Bike-friendliest cities

The League of American Bicyclists -- whoever that is -- just released their latest listing of cities that earn distinction as "bike friendly." The league's criteria are "the five Es": Engineering, Education, Encouragement, Enforcement, and Evaluation & planning.

Distinguished biking cities receive Platinum, Gold, Silver or Bronze awards.

Davis, California was one of only three cities, with Portland and Boulder, Colo., to receive a Platinum Award.  The League cited Davis' generous creation and priority maintenance of bike lanes, bike traffic signals and scenic trails, and seemed particularly charmed by Davis' claim to be home to more bikes than cars.

Nearby Folsom received a silver award and my own Sacramento received a bronze.  Not a bad showing for our region!

You can read the League's ranking and see a complete list here.
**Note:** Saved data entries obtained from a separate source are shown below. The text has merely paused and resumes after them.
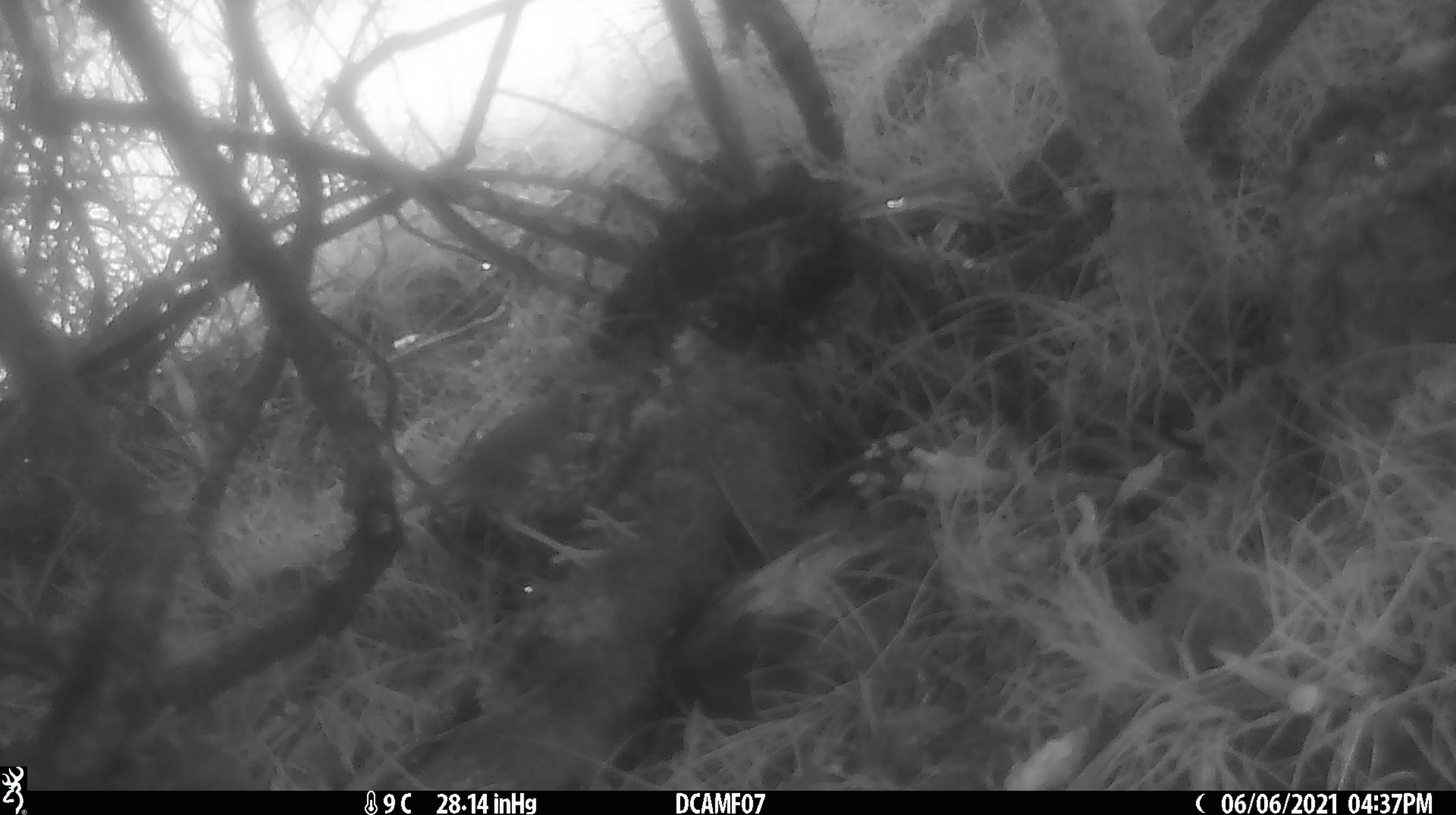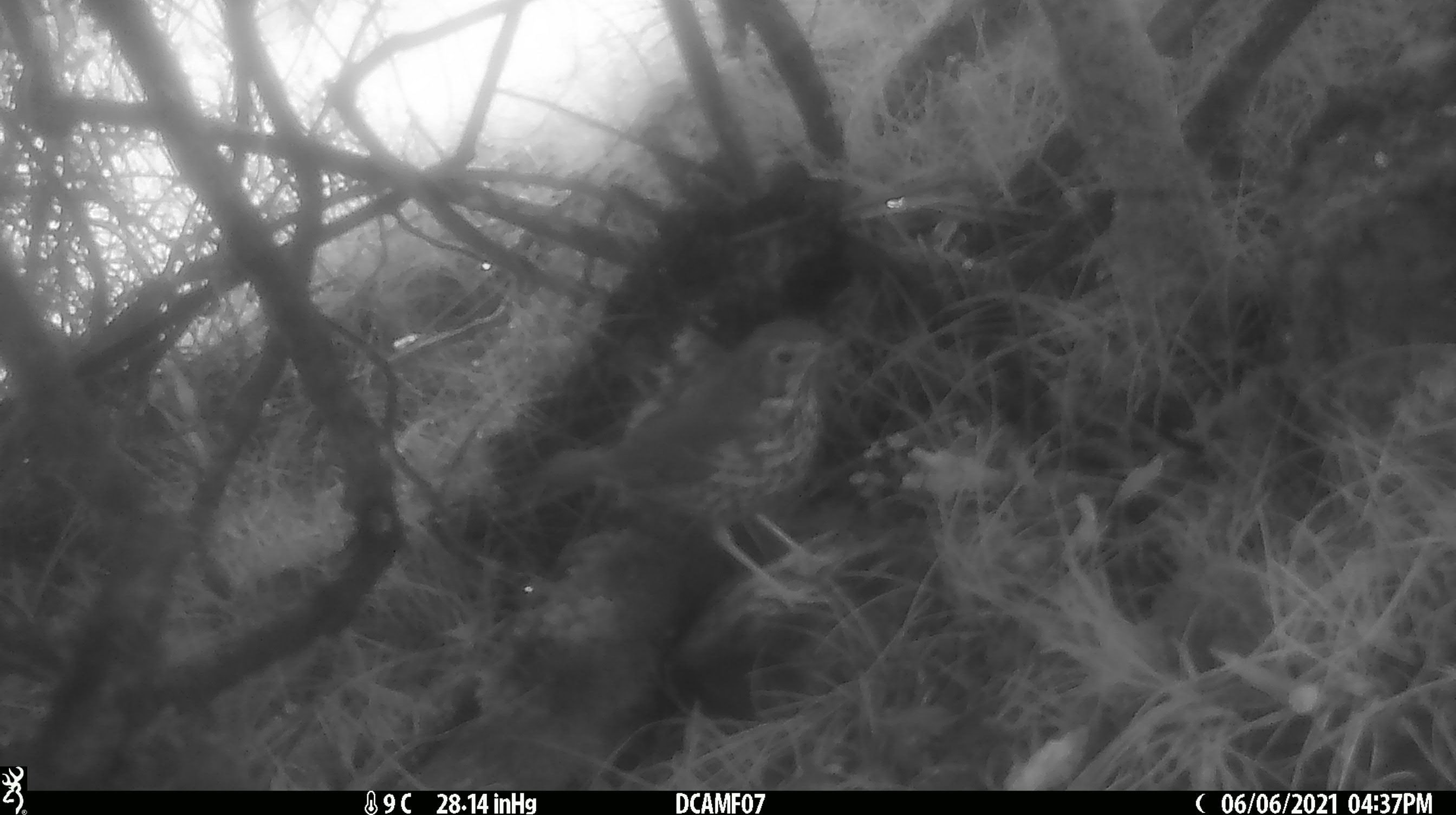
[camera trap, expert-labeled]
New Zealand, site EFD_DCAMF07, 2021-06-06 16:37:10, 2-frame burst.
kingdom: Animalia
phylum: Chordata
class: Aves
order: Passeriformes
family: Turdidae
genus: Turdus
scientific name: Turdus philomelos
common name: song thrush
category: thrush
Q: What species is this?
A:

Wednesday, September 8, 2010

Hot time on the bike trail!

This morning's ride along the American River Bike Trail was a little more interesting than the usual.  Fire crews from a variety of agencies lined the trail, battling a 12-acre fire that began late last night.  As of this evening, the fire is nearly -- but completely -- out.  Firefighters had a tough time even getting to the flames through the thick brush that lies between the trail and a finger-like offshoot of the American.

The cause is unknown, but some of the guys I talked to at the scene acknowledged that preliminary suspicions run toward the numerous illegal camps found in the area.

The trail stayed open and the air was filled with the lingering smell of smoke.  Six-inch hoses ran alongside the trail for a quarter mile or more, giving cyclists something new to look at for a change.

Tuesday, September 7, 2010

Ride Safe Month

September is Ride Safe Month in Sacramento, and the police department issued this release today describing their intent to enforce bicycle safety laws more diligently over the next few weeks. 

On the encouraging side, the first item on their list of safety tips is a reminder than bicycles have the same rights as other vehicles.  On the slightly less encouraging side, their targeted enforcement sounds completely focused on finding at-fault cyclists.  It might have been helpful to at least suggest that officers would also be keeping an eye out for drivers who fail to keep a safe distance between their cars and law-abiding cyclists.

Sacramento's chief is a cyclist (and says so in the release) and his department is part of a wider plan to make the city more bike-friendly.  Still, they missed a good opportunity to demonstrate that bicycle-car safety is a two-way affair.